If Ranil Wickremesinghe handled the bond scam differently, he could have been confident of not just winning the LG polls, but also doing so massively. His laughable attempts to deny the existence of any wrongdoing, his unwillingness to remove Ravi Karunanayake from deputy leadership even after the Monarch Penthouse scandal came to light and his unconditional defence of Arjuna Mahendran had disgusted and alienated key components of the UNP’s core support base – the urban middle and upper-middle classes and the business community.
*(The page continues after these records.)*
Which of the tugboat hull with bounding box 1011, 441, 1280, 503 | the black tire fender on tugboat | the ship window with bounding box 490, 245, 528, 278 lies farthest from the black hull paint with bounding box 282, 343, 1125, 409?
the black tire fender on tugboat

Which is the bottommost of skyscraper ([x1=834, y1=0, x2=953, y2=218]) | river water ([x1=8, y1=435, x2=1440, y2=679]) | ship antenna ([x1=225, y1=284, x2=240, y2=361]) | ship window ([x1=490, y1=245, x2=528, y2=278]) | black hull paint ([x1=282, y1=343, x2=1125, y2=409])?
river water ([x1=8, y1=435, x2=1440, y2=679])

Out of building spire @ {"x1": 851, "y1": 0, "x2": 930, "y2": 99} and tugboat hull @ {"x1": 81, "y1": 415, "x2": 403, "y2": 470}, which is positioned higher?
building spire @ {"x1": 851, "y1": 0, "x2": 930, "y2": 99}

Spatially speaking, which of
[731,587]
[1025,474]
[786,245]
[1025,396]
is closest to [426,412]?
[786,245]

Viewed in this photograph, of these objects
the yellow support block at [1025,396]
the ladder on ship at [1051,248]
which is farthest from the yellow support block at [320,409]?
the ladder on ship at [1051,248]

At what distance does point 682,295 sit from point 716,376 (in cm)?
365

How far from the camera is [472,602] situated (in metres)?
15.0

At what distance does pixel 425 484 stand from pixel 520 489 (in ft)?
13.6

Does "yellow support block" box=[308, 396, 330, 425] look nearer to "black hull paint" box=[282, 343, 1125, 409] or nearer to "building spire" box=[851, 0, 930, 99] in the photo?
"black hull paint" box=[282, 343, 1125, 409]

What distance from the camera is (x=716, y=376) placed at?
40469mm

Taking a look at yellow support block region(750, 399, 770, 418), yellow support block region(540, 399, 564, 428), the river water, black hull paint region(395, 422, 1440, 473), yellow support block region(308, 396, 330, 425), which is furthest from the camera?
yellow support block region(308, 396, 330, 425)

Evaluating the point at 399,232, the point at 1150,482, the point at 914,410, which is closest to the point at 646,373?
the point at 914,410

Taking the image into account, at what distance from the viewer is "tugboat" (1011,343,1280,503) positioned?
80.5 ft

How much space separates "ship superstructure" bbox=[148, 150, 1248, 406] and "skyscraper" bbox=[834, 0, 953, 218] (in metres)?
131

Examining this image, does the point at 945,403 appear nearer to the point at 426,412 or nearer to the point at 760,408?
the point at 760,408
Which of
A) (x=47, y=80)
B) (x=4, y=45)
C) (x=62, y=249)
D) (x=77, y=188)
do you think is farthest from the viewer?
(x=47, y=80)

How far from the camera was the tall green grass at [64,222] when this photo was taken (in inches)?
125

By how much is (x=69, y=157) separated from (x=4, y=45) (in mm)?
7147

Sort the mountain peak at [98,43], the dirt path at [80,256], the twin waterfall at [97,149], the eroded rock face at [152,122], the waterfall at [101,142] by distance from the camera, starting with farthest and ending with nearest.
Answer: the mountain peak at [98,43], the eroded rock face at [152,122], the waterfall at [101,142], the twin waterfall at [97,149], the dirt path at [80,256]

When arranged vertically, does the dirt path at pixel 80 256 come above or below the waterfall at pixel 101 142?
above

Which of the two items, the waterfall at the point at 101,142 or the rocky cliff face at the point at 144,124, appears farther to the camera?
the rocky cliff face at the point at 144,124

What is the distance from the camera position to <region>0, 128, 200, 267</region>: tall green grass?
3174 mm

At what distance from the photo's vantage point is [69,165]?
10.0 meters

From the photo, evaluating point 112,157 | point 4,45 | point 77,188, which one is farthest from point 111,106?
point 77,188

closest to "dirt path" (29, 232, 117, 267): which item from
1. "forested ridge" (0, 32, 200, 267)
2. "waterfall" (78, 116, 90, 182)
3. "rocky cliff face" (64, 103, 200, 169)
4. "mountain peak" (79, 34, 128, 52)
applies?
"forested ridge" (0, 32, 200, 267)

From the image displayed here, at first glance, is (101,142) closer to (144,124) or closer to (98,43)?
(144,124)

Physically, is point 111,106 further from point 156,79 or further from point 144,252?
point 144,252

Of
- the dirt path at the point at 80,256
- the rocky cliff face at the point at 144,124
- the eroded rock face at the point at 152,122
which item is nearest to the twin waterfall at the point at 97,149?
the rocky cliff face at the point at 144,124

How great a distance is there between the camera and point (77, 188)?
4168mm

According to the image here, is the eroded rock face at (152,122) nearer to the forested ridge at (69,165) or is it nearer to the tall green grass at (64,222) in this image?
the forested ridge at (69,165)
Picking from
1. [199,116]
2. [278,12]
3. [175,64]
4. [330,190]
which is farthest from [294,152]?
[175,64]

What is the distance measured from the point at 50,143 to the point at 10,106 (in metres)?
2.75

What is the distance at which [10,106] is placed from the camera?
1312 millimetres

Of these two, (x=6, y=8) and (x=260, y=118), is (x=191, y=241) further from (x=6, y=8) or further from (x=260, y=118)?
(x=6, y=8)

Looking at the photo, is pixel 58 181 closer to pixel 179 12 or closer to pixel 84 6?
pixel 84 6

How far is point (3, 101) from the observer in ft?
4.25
The Sirisena-Wickremesinghe administration has lost not just its moral compass but also its basic commonsense. The positives it has achieved are few in comparison to the multitude of forgotten and broken promises. But those few positives mark the difference between a country that is the private fiefdom of a single family and a country which is a flawed democracy. Corruption continues to be rife, but the bond scam report gives hope that at least some of the corrupt will be punished. Incompetence is monumental, but there is space to criticise it without fear. The promise to come up with a political solution to the ethnic problem has been forgotten, but there is far less official racism. What is needed is to protect and build on these achievements. The bad must be acknowledged as bad. But it makes no sense to replace the bad with the worse.
Maithripala Sirisena and Ranil Wickremesinghe had failed us. The question is, do we fail ourselves too, and allow the infinitely worse past to return to our common detriment?